* **WHAT TO WORK ON**: Each entry below is to be copied verbatim.

==================================================

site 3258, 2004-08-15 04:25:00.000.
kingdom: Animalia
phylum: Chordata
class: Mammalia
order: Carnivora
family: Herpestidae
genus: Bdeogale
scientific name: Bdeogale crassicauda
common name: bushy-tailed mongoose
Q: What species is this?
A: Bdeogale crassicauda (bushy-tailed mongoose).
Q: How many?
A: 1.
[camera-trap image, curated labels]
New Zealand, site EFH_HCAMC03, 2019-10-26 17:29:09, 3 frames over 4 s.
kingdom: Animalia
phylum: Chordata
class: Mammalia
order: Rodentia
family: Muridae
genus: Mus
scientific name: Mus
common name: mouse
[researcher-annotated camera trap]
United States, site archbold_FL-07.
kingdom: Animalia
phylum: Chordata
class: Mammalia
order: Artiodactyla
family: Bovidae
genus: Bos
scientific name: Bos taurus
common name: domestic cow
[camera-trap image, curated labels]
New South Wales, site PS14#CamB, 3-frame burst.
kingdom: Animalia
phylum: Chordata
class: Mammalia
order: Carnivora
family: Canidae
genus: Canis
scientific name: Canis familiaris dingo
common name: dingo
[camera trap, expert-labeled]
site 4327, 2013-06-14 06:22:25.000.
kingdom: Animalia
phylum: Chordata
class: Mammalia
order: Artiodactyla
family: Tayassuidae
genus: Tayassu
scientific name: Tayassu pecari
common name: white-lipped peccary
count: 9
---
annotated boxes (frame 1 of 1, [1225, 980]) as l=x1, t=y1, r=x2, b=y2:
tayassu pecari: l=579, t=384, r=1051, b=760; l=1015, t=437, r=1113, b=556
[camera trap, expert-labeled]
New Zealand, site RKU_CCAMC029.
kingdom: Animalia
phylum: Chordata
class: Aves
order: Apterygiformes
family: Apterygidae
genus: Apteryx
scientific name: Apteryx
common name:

==================================================

* **ANSWER TO THE EXERCISE**:
site 3258, 2004-08-15 04:25:00.000.
kingdom: Animalia
phylum: Chordata
class: Mammalia
order: Carnivora
family: Herpestidae
genus: Bdeogale
scientific name: Bdeogale crassicauda
common name: bushy-tailed mongoose
Q: What species is this?
A: Bdeogale crassicauda (bushy-tailed mongoose).
Q: How many?
A: 1.
[camera-trap image, curated labels]
New Zealand, site EFH_HCAMC03, 2019-10-26 17:29:09, 3 frames over 4 s.
kingdom: Animalia
phylum: Chordata
class: Mammalia
order: Rodentia
family: Muridae
genus: Mus
scientific name: Mus
common name: mouse
[researcher-annotated camera trap]
United States, site archbold_FL-07.
kingdom: Animalia
phylum: Chordata
class: Mammalia
order: Artiodactyla
family: Bovidae
genus: Bos
scientific name: Bos taurus
common name: domestic cow
[camera-trap image, curated labels]
New South Wales, site PS14#CamB, 3-frame burst.
kingdom: Animalia
phylum: Chordata
class: Mammalia
order: Carnivora
family: Canidae
genus: Canis
scientific name: Canis familiaris dingo
common name: dingo
[camera trap, expert-labeled]
site 4327, 2013-06-14 06:22:25.000.
kingdom: Animalia
phylum: Chordata
class: Mammalia
order: Artiodactyla
family: Tayassuidae
genus: Tayassu
scientific name: Tayassu pecari
common name: white-lipped peccary
count: 9
---
annotated boxes (frame 1 of 1, [1225, 980]) as l=x1, t=y1, r=x2, b=y2:
tayassu pecari: l=579, t=384, r=1051, b=760; l=1015, t=437, r=1113, b=556
[camera trap, expert-labeled]
New Zealand, site RKU_CCAMC029.
kingdom: Animalia
phylum: Chordata
class: Aves
order: Apterygiformes
family: Apterygidae
genus: Apteryx
scientific name: Apteryx
common name:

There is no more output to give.